Last edited by PM17E5 on Tue Aug 28, 2012 5:06 pm; edited 3 times in total

----------

## PM17E5

I guess I'll just have to sit this kernel out and see if the next one works?

----------

## PM17E5

Anyone have any ideas of where to start looking?

----------

## manny15

Check this out: https://bugs.gentoo.org/show_bug.cgi?id=428748

----------

## PM17E5

I tried to downgrade xorg-server to 1.12.3 but it still keeps giving me the same errors. I've since deleted my original screenshot and here is the newest one:

https://www.dropbox.com/s/yw0hcjyk5n3uvb2/2012-08-26%2015.11.12.jpg

Also, I have just tried this with gentoo-sources-3.5.2 with the same results as well. I'm still kind of skeptical that xorg-server would cause this.

----------

## PM17E5

*bump*

----------

## DirtyHairy

Does this happen during system startup, or while the system is running? Also, there is no proper trace in the kernel oops, have you activated framepointers in the kernel configuration (under "kernel hacking" in menuconfig, need "kernel debugging" enabled)?

* Exercise objective
Copy word for word the part of the forum thread starting with "Last edited by" and going on through "next one works?". The listing that comes next has no connection to the forum thread.

* Given data

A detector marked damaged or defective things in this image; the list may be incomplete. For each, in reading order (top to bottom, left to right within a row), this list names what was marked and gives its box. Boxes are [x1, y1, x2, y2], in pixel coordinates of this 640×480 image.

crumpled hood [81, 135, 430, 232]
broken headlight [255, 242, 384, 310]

* Answer to the exercise
Last edited by PM17E5 on Tue Aug 28, 2012 5:06 pm; edited 3 times in total

----------

## PM17E5

I guess I'll just have to sit this kernel out and see if the next one works?